Charles Goyette wrote in his book The Dollar Meltdown: Surviving the
Impending Currency Crisis with Gold, Oil, and Other Unconventional
Investments:
Alchemists of antiquity, who spent their entire lives trying but were
never able to "goldify the lead," would have been in awe at the way
modern central bankers "monetize the debt." This process of turning
debt into money is truly an act of central banking wizardry.
The government runs deficits by spending more money than it has. The
government's debts are then used as collateral for the creation of new
money... The greater the government's debt, the more money the Fed can
create.
And the less your dollar is worth...
Because our dollar isn't backed by anything except debt, the long-term
health of the greenback doesn't look good.
And yet, conservative investors are holding at least some portion of their
portfolio in cash. Economist Harry Browne's Permanent Portfolio suggests
holding 25% of your entire portfolio in cash. Renowned analyst Ian Gordon,
founder of Longwave Analytics, says that in economic winters, investors
should hold gold and cash.
Even we here at Bonner & Partners recommend holding some cash.

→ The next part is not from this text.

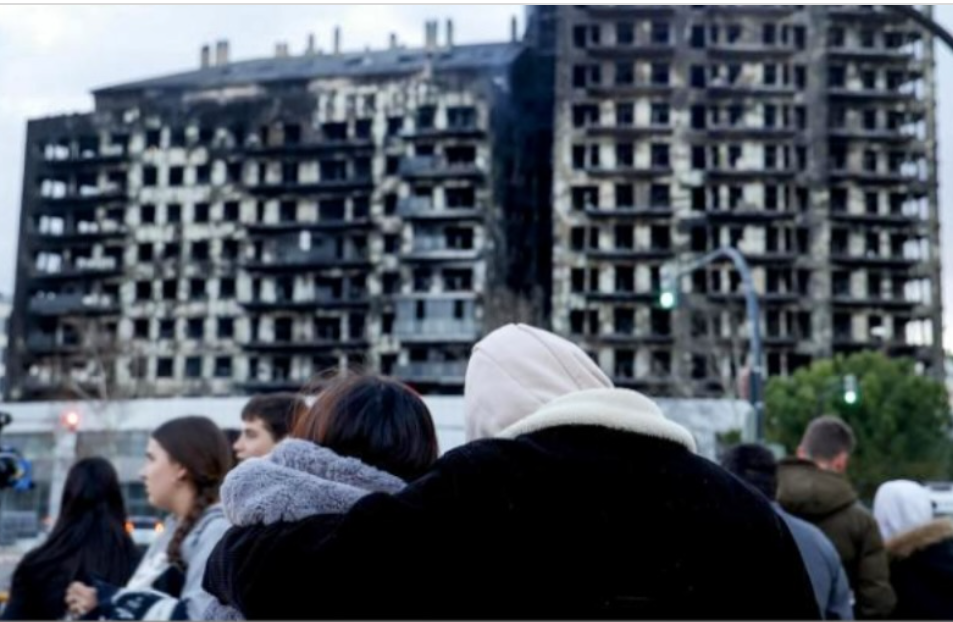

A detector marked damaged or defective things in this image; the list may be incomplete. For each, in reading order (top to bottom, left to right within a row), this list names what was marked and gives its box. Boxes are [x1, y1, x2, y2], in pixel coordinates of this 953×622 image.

But not all fiat currencies are created equal, and today's marketplace
will give you a lot of opportunities to hold something other than dollars in
your portfolio.
Whether you have a forex account, invest in currency ETFs, buy CDs that
track foreign currencies or hold an actual account offshore in another
currency, you're giving your portfolio the chance to make that
"cash" work for you.
International currencies have been experiencing surprising growth.
Countries that ran current account deficits 20 years ago now have trade
surpluses and have built up sizable foreign exchange reserves. Take Brazil,
for example. This country floated its currency,
and it has appreciated dramatically against the U.S. dollar.
Here's how to hold cash in today's economy: Find economies with these four
principles.
Must have resources. Resource-rich countries tend to have
stronger economies. Commodities are one of the few areas where the long-term
fundamentals are "unimpaired" in terms of demand and the ability to
bounce back.
Countries with significant commodity reserves raked in the dough, and socked
it away in massive foreign exchange
reserves.
Must have strong financial sector. In the 21st century,
new financial hubs will rise and old financial hubs will fall. The world's
center of gravity will shift toward growth markets as new wealth is created
and dynamic growth unfolds.
With that dynamism comes open markets. A strong financial sector will help
a country profit from this.
Must have political and economic freedoms. Each year, the
Heritage Foundation and the Wall Street Journal compile a ranking of
the world's freest countries, in terms of political and economic freedom.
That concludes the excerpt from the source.